— start Data to use —

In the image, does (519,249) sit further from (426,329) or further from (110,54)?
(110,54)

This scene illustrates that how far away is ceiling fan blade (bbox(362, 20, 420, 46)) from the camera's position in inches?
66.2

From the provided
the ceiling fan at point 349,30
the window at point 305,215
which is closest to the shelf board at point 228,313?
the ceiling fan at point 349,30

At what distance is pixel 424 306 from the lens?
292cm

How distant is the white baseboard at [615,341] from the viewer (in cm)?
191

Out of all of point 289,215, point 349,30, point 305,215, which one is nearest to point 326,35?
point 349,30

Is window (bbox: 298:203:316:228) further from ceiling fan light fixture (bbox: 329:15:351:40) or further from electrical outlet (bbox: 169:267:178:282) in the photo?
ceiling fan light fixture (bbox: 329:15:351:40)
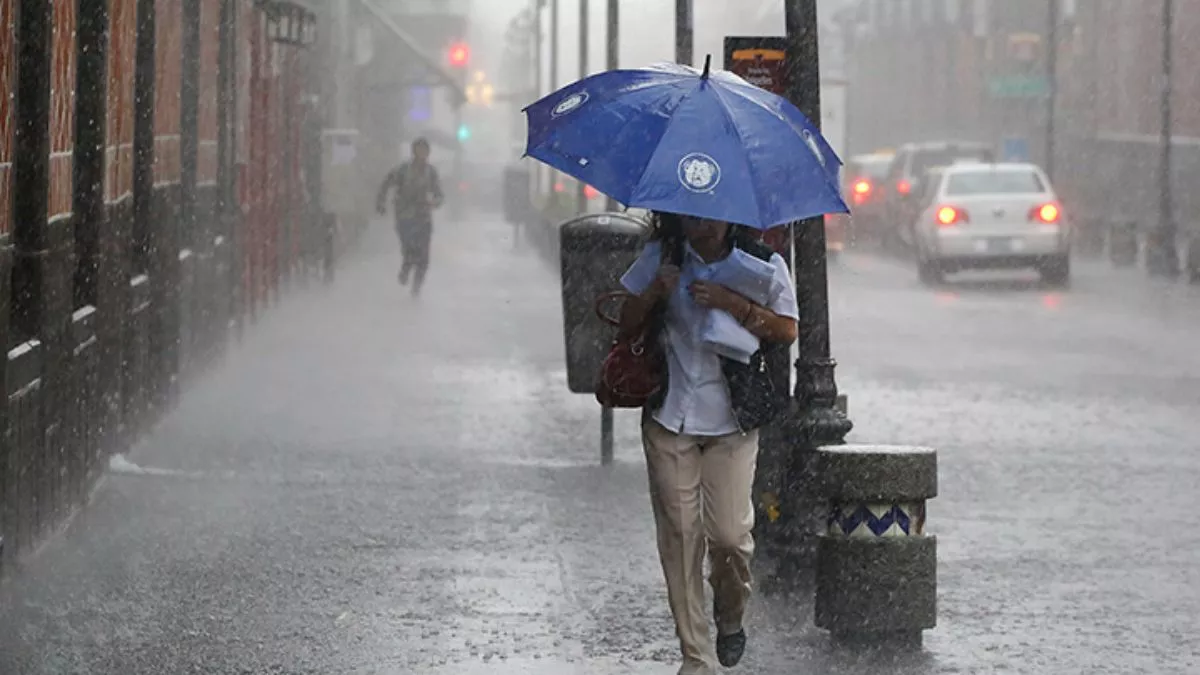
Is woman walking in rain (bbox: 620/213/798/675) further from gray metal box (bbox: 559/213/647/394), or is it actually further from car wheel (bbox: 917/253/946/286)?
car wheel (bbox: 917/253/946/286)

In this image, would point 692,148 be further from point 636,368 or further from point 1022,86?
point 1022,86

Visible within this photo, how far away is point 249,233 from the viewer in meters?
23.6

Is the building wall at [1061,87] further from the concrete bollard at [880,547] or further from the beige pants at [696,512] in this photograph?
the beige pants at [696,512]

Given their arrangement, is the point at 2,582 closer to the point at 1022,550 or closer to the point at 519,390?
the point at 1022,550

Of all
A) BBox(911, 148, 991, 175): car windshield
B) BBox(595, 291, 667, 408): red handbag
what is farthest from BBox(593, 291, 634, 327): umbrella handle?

— end Data to use —

## Required task
Put the lines of the records from the line with "Given their arrangement, is" up to and including the last line of the records into a Markdown table. Use columns headed Entry and Wording, number each row, and leave out blank lines.

## Exercise output
| Entry | Wording |
|---|---|
| 1 | Given their arrangement, is the point at 2,582 closer to the point at 1022,550 or closer to the point at 519,390? |
| 2 | the point at 1022,550 |
| 3 | Of all |
| 4 | A) BBox(911, 148, 991, 175): car windshield |
| 5 | B) BBox(595, 291, 667, 408): red handbag |
| 6 | what is farthest from BBox(593, 291, 634, 327): umbrella handle? |